◆ **EXERCISE DIRECTIONS**:
Transcribe the part of the forum discussion about spouses who complain about weight between "I wonder how" and "admit to it.", inclusive.

◆ **SELECTED EXTRACT**:
For those whose spouse complains about your weight?

leslie k

New member
Is there any difference if you get a scar will that effects your looks? If one of your children is bit by a dog and has scars, do you stop loving them? I do have a scar on my face, but if you ask my husband he probably has never noticed. Just as my daughter who had over 100 stitches in her face from a dog bite, those who know her do not see the scars. Why can't more people believe love is from the heart and looks can change at the blink of an eye?
 
You know, it is funny to hear people such as the person who asked this question as well as weight loss consultant. They will scream of how people should just accept and like someone as they are for who they are, yet the probably do not offer too many others what they ask of others.

People have a right to be who and what they are. They do not have a right to demand or expect others to like them as they are. One of the things I have found over time is this. It is often not so much the weight of a person that causes others to be put off by them as much as it is the attitude of the heavy person. Yes, one has a right to be fat. No, they do not have a right to expect others to see them as skinny or to accept the excuses that many heavy people make for things.

I wonder how many of the people who scream to be understood or appreciated for who and how they are have been just as happy and willing to give that to others? Probably a lot less then will admit to it.

Yes, looks can change rapidly. Yes, we should look for the inner person and inner beauty of others. Yes, we should try to be compassionate and understanding of others. But please, if you are one who says such things, make sure you do so before you complain about others not doing it.
 
People can't believe that because they're shallow and oblivious.

If your husband complains about your weight, I think you ought to complain about something of his that you know will hurt his feelings - his penis size, perhaps, or maybe his performance in the sack? Surely there's something you've held back on to spare his feelings - now is the time to cut loose. Show him how it feels!

If you're comfortable with your weight, tell him so. And tell him that you THOUGHT he married you because he loved you, not because he was attracted to you physically. Ask him wha he plans to do when you get older, gray-haired and wrinkly? Looks do fade, and you're absolutely right that they can change in the blink of an eye.

He's putting far too much importance on something as transient as physical appearance, but since he is in fact so shallow, I think that taking a hit to his own self confidence would make him think a little harder on it.
 
I think when you're in love those things don't matter. If my husband or I want to get healthy then I support that (I think I'm getting a bike...lol). He encourages me to be healthy but, loves me just the same.

◆ **GIVEN ENTRIES**:
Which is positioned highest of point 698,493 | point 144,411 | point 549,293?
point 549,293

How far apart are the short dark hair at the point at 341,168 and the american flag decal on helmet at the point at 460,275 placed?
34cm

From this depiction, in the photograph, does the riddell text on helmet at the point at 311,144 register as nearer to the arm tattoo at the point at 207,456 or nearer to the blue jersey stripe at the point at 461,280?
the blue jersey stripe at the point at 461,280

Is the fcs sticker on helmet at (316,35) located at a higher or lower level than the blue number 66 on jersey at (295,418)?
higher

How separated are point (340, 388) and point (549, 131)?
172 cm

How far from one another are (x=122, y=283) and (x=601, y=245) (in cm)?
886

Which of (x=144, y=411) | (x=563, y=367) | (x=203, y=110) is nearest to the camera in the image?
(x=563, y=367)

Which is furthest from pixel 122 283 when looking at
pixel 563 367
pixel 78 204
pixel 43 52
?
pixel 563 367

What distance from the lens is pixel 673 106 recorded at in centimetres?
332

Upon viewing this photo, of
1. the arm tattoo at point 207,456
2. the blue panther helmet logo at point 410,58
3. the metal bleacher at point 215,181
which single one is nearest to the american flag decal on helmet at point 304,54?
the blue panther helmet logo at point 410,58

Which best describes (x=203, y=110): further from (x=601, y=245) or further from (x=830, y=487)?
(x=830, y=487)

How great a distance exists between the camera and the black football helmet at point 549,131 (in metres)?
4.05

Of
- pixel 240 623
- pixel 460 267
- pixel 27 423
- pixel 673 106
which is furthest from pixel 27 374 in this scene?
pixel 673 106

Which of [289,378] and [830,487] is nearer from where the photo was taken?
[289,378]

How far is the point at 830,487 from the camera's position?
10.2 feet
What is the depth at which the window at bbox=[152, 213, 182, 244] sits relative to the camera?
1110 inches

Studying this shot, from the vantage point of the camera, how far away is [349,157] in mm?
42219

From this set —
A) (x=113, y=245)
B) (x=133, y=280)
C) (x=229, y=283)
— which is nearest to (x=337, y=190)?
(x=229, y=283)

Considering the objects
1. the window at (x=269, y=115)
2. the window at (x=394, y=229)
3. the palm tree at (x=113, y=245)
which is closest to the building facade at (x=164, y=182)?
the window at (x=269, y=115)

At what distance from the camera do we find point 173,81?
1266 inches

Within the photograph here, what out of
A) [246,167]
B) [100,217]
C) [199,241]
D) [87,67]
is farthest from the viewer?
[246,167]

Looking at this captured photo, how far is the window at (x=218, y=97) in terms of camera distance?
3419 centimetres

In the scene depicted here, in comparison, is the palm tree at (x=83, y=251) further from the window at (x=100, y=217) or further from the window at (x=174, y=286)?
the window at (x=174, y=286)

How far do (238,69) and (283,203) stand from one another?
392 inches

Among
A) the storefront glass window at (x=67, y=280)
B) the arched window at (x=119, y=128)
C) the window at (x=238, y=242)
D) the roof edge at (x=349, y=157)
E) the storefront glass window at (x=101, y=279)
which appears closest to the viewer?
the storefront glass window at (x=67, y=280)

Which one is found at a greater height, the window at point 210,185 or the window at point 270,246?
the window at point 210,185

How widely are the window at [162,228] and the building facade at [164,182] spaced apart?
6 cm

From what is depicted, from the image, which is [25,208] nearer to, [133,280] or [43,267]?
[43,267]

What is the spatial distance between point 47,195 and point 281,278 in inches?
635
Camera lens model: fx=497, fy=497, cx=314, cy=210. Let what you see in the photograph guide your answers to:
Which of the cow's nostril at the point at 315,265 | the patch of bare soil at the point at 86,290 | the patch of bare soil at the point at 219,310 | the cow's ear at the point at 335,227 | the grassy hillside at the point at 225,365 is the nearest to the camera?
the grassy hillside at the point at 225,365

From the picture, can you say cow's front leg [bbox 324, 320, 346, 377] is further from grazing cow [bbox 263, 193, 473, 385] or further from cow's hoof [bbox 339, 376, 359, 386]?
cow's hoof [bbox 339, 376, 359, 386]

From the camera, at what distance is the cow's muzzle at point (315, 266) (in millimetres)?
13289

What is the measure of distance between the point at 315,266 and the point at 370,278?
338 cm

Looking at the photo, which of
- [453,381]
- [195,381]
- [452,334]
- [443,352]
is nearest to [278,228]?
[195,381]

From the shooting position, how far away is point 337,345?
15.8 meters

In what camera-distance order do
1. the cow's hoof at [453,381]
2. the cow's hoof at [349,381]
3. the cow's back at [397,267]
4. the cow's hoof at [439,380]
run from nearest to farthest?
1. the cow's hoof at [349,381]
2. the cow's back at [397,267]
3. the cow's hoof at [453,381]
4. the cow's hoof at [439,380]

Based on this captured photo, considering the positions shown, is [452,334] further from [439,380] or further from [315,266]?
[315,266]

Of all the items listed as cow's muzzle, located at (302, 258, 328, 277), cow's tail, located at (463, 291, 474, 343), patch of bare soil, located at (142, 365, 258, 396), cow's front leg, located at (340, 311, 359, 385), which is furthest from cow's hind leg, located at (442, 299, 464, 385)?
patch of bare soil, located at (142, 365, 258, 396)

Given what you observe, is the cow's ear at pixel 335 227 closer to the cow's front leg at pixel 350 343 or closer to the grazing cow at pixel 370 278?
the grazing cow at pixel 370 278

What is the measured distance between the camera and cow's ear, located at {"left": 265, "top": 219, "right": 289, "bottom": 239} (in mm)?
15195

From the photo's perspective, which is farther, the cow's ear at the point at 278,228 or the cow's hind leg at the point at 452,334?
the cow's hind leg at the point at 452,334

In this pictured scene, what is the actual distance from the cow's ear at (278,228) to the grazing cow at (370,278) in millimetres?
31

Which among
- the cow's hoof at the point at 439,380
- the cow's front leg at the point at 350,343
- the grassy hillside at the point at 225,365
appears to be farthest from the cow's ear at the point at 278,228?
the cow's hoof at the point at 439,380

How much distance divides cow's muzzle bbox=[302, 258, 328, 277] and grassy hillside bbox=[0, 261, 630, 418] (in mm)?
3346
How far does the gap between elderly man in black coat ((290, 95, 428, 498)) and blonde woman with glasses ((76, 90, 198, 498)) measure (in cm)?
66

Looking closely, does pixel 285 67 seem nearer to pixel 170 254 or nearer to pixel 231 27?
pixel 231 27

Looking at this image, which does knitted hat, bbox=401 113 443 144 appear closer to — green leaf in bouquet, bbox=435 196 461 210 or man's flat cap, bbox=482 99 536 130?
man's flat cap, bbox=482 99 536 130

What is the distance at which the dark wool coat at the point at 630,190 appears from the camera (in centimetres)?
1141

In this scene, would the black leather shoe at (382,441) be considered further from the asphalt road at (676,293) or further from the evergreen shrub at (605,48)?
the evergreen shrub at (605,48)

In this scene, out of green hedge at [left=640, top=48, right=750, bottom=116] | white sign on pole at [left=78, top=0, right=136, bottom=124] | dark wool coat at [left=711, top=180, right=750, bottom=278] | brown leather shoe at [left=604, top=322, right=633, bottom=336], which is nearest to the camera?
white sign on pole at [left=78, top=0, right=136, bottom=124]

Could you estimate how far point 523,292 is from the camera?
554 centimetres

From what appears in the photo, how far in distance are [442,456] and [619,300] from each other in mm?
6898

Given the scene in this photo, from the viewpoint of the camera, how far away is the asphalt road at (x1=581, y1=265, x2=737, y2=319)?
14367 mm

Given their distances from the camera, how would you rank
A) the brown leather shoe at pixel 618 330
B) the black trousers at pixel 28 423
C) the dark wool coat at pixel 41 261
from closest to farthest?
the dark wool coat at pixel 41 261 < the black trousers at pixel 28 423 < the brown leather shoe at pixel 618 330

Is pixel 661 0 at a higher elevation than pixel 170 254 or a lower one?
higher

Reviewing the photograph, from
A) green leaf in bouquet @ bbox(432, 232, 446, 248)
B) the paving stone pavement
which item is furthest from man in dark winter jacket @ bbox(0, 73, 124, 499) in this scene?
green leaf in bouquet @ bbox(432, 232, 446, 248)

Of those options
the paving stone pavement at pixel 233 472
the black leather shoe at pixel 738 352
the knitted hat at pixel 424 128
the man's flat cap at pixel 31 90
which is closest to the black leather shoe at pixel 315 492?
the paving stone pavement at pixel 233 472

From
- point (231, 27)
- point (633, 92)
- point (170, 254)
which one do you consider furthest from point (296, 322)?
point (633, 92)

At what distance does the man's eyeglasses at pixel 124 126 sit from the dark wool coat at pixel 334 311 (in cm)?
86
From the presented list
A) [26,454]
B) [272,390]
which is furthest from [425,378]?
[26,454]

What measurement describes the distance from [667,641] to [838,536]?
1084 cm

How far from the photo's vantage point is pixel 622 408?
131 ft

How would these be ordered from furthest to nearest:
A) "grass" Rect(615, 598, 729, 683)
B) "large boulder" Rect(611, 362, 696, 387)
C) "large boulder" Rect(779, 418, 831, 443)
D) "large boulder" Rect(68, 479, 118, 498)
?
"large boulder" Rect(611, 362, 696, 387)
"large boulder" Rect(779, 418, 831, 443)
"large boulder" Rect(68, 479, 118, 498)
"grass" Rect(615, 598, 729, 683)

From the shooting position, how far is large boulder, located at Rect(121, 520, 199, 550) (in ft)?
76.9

◆ **SOLVED EXERCISE**:
I wonder how many of the people who scream to be understood or appreciated for who and how they are have been just as happy and willing to give that to others? Probably a lot less then will admit to it.